Recast the material below as a Markdown table with two columns, Row and Line, giving each nonblank line its own numbered row and leaving out the pictures.

━━━━

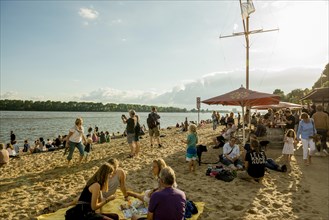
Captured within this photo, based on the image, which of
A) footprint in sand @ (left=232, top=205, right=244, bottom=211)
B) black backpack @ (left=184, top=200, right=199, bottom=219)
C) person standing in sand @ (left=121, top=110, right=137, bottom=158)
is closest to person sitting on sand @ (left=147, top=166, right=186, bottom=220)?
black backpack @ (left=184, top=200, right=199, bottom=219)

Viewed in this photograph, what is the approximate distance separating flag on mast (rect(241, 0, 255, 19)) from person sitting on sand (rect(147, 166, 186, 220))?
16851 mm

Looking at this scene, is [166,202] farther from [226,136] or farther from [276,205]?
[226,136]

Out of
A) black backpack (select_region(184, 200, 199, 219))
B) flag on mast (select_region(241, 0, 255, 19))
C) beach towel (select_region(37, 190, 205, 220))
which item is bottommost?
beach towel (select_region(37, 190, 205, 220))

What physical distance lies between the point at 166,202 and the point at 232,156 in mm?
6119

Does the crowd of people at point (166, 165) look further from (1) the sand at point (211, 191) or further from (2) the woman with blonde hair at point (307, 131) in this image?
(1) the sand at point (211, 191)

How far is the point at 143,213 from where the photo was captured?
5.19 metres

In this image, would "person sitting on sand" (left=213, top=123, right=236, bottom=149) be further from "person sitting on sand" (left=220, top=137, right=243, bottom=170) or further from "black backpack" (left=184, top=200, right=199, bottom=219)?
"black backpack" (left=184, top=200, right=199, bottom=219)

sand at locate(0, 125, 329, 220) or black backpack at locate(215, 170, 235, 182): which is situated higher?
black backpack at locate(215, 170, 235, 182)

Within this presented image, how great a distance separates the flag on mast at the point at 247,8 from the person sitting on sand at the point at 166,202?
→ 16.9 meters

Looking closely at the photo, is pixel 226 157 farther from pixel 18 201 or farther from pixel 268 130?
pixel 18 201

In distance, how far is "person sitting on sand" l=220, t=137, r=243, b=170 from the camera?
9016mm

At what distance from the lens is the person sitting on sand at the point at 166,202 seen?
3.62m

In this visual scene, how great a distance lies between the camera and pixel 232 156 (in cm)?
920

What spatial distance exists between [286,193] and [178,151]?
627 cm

━━━━

:: Solution for this task ::
| Row | Line |
|---|---|
| 1 | Captured within this photo, based on the image, which of |
| 2 | A) footprint in sand @ (left=232, top=205, right=244, bottom=211) |
| 3 | B) black backpack @ (left=184, top=200, right=199, bottom=219) |
| 4 | C) person standing in sand @ (left=121, top=110, right=137, bottom=158) |
| 5 | is closest to person sitting on sand @ (left=147, top=166, right=186, bottom=220)? |
| 6 | black backpack @ (left=184, top=200, right=199, bottom=219) |
| 7 | Viewed in this photograph, what is the approximate distance separating flag on mast (rect(241, 0, 255, 19)) from person sitting on sand (rect(147, 166, 186, 220))? |
| 8 | 16851 mm |
| 9 | Looking at this scene, is [166,202] farther from [226,136] or farther from [276,205]? |
| 10 | [226,136] |
| 11 | Out of |
| 12 | A) black backpack (select_region(184, 200, 199, 219)) |
| 13 | B) flag on mast (select_region(241, 0, 255, 19)) |
| 14 | C) beach towel (select_region(37, 190, 205, 220)) |
| 15 | which item is bottommost? |
| 16 | beach towel (select_region(37, 190, 205, 220)) |
| 17 | What physical distance lies between the point at 166,202 and the point at 232,156 in mm? |
| 18 | 6119 |
| 19 | Does the crowd of people at point (166, 165) look further from (1) the sand at point (211, 191) or further from (2) the woman with blonde hair at point (307, 131) in this image? |
| 20 | (1) the sand at point (211, 191) |
| 21 | How far is the point at 143,213 from where the photo was captured? |
| 22 | 5.19 metres |
| 23 | In this image, would "person sitting on sand" (left=213, top=123, right=236, bottom=149) be further from "person sitting on sand" (left=220, top=137, right=243, bottom=170) or further from "black backpack" (left=184, top=200, right=199, bottom=219)? |
| 24 | "black backpack" (left=184, top=200, right=199, bottom=219) |
| 25 | sand at locate(0, 125, 329, 220) or black backpack at locate(215, 170, 235, 182): which is situated higher? |
| 26 | black backpack at locate(215, 170, 235, 182) |
| 27 | Within this presented image, how great a distance separates the flag on mast at the point at 247,8 from the person sitting on sand at the point at 166,202? |
| 28 | → 16.9 meters |
| 29 | Looking closely at the photo, is pixel 226 157 farther from pixel 18 201 or farther from pixel 268 130? |
| 30 | pixel 18 201 |
| 31 | In distance, how far is "person sitting on sand" l=220, t=137, r=243, b=170 from the camera? |
| 32 | 9016mm |
| 33 | At what distance from the lens is the person sitting on sand at the point at 166,202 seen? |
| 34 | 3.62m |
| 35 | In this visual scene, how great a distance lies between the camera and pixel 232 156 (in cm)? |
| 36 | 920 |
| 37 | What spatial distance exists between [286,193] and [178,151]? |
| 38 | 627 cm |